Statistics

Learning the facts is the first step to preventing and addressing child abuse and neglect in our communities. The statistics and facts below will help you understand the prevalence of child abuse and neglect and the impact that child abuse and neglect has on children, families and communities.

Child abuse and neglect is highly prevalent nationally and in Missouri.

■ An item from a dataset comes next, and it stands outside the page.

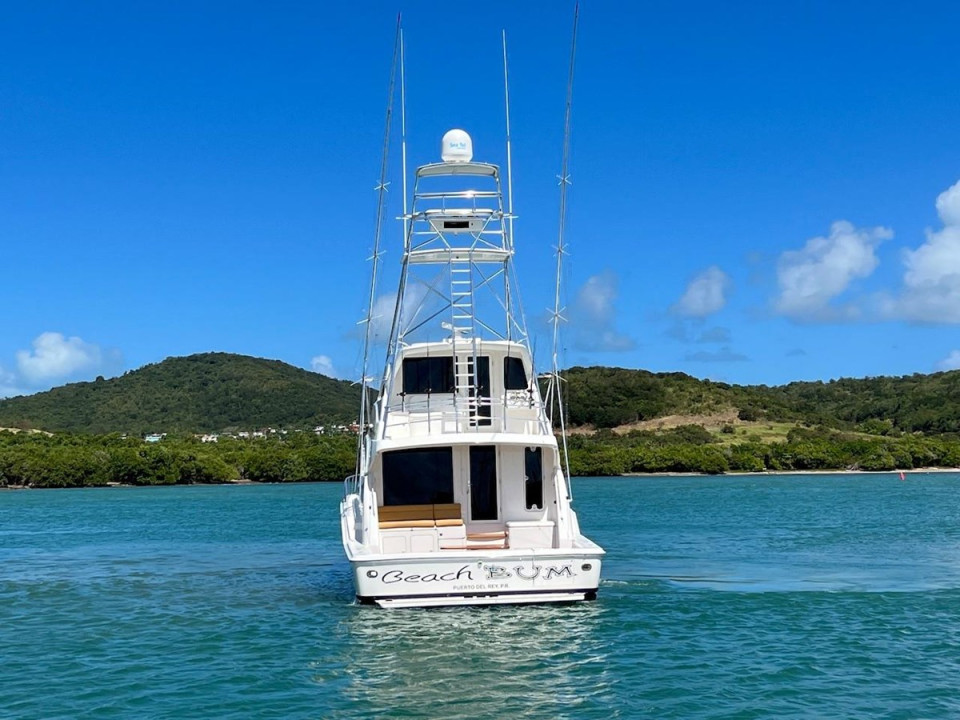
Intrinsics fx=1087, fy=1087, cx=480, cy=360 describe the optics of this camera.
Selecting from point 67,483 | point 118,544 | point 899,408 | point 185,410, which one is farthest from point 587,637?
point 185,410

  • At least 1 in 7 children have experienced child abuse and/or neglect in the last year. ( 1 )
  • Child sexual abuse is likely the most prevalent health problem children face with the most serious array of consequences. About one in 10 children will be sexually abused before they turn 18, including one in seven girls and one in 25 boys.( 2 )
  • In Missouri, there were 5,852 substantiated cases of child abuse and/or neglect in 2016. Approximately 30% were cases of physical abuse and 25% were cases of sexual abuse.( 3 )
  • Missouri Child Advocacy Centers served over 8,500 children in 2017. Over 5,700 children reported sexual abuse and 2,100 reported physical abuse.( 4 )

 Child abuse is often not disclosed.

  • Only 38% of child victims disclose the fact that they have been sexually abused and some never disclose in their lifetime.( 5 ),( 6 ),( 7 )
  • About 90% of children who are victims of sexual abuse know their abuser.( 8 )
    • 30% of children who are sexually abused are abused by family members and the younger the victim, the more likely it is that the abuser is a family member.
    • About 60% of children who are sexually abused are abused by people the family trusts (e.g. coaches, teachers, clergy).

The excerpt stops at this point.